WORK TO COMPLETE
A: In the server hosting discussion, how many sites would the total load across the six machines include?
B: List each component, with its quantity, that the server hosting discussion gives as part of the total load across the six machines.
C: Render this sentence from the server hosting discussion in Spanish: "I was thinking of putting about 250 sites on each of 2 machines, run 1 database only server, 2 DNS/email servers, and seeing how that behaves."

*** SELECTED TEXT

I expect that there isn't an absolute limit to the number of hosts on a linux based server, but can anyone suggest a practical limit of how many sites one machine can hold? In the 6 machines, The total load would be like 500 sites, 6 databases, 2 email servers, and 2 DNS servers. I was thinking of putting about 250 sites on each of 2 machines, run 1 database only server, 2 DNS/email servers, and seeing how that behaves.
There would not need to be any virtual hosts, this guys does have 2.5 class C blocks of usable public IP addresses, so that won't need to play a part in your answer. Thanks for your help.
Hell, I'd just virtual host all 500 of em on one box and sync the server to a mirrored server for load balancing and failover. But what your doing sounds sensible as well, more work but sensible. And the idea of using a dedicated DB server and some redundancy in your DNS is a good idead as well. Sounds like your on the right track. I haven't seen an upward limit on what apache can do with Vhosts but I have seen servers that have over 1000 on one, if your going to have 250-500 vhosts on one box consider using a seperate vhosts file just to keep things organized, otherwise your httpd.conf is gonna get REALLY long and confusing.
I'll second the above post about having a seperate vhosts file.

******
*** DATA SEGMENT

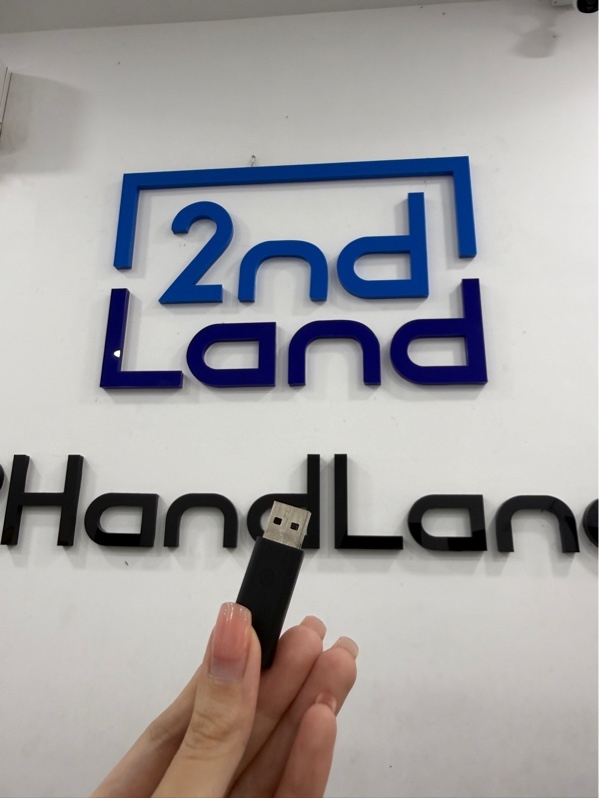USB wireless Receiver dành cho tay cầm Xbox - Màu đen - Ngoại hình 98% - Body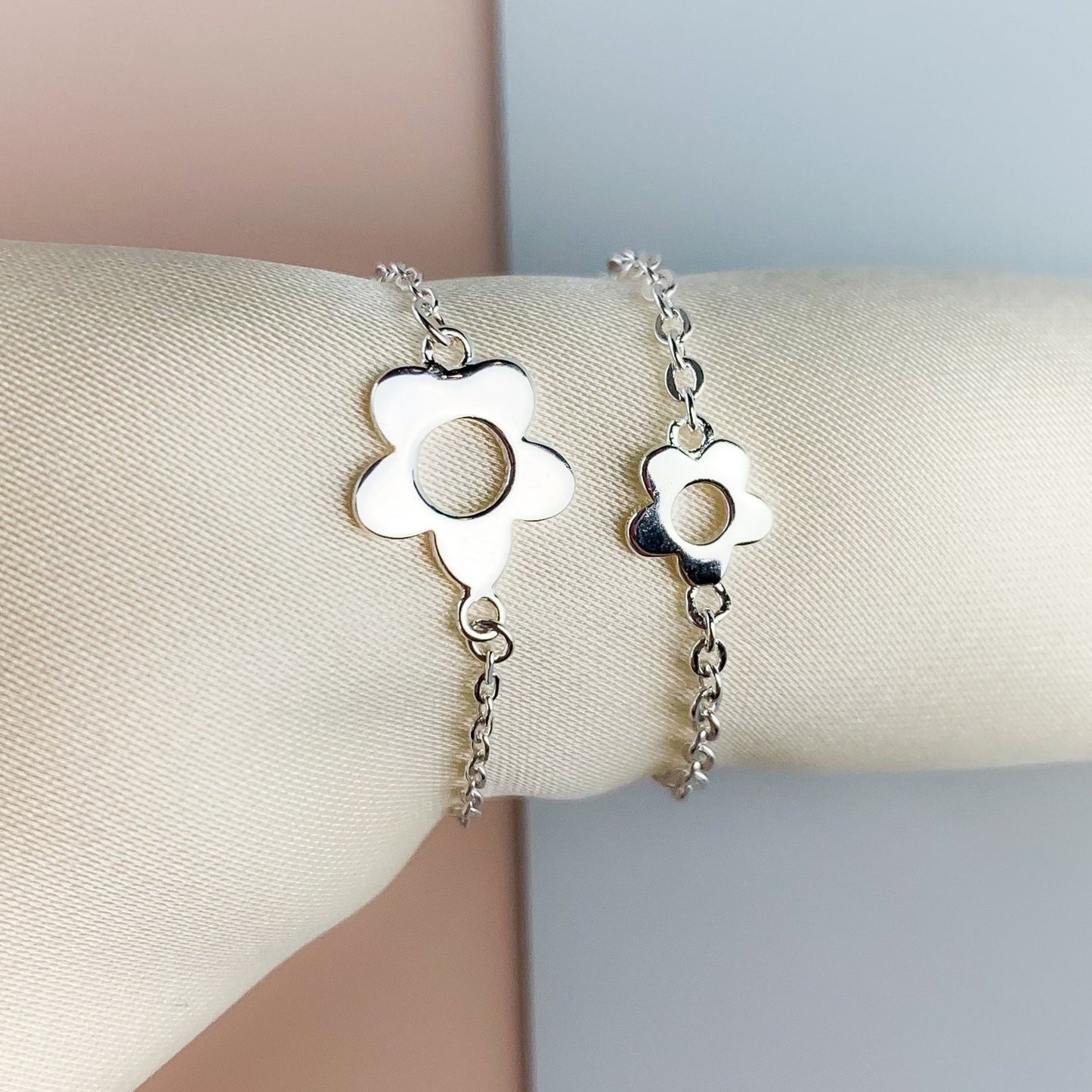Flower Charm Adjustable Chain Ring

******

WRITTEN ANSWERS
A: About 500 sites.

B:
- 500 sites
- 6 databases
- 2 email servers
- 2 DNS servers

C: Estaba pensando en poner unos 250 sitios en cada una de 2 máquinas, ejecutar 1 servidor dedicado solo a bases de datos y 2 servidores de DNS/correo electrónico, y ver cómo se comporta eso.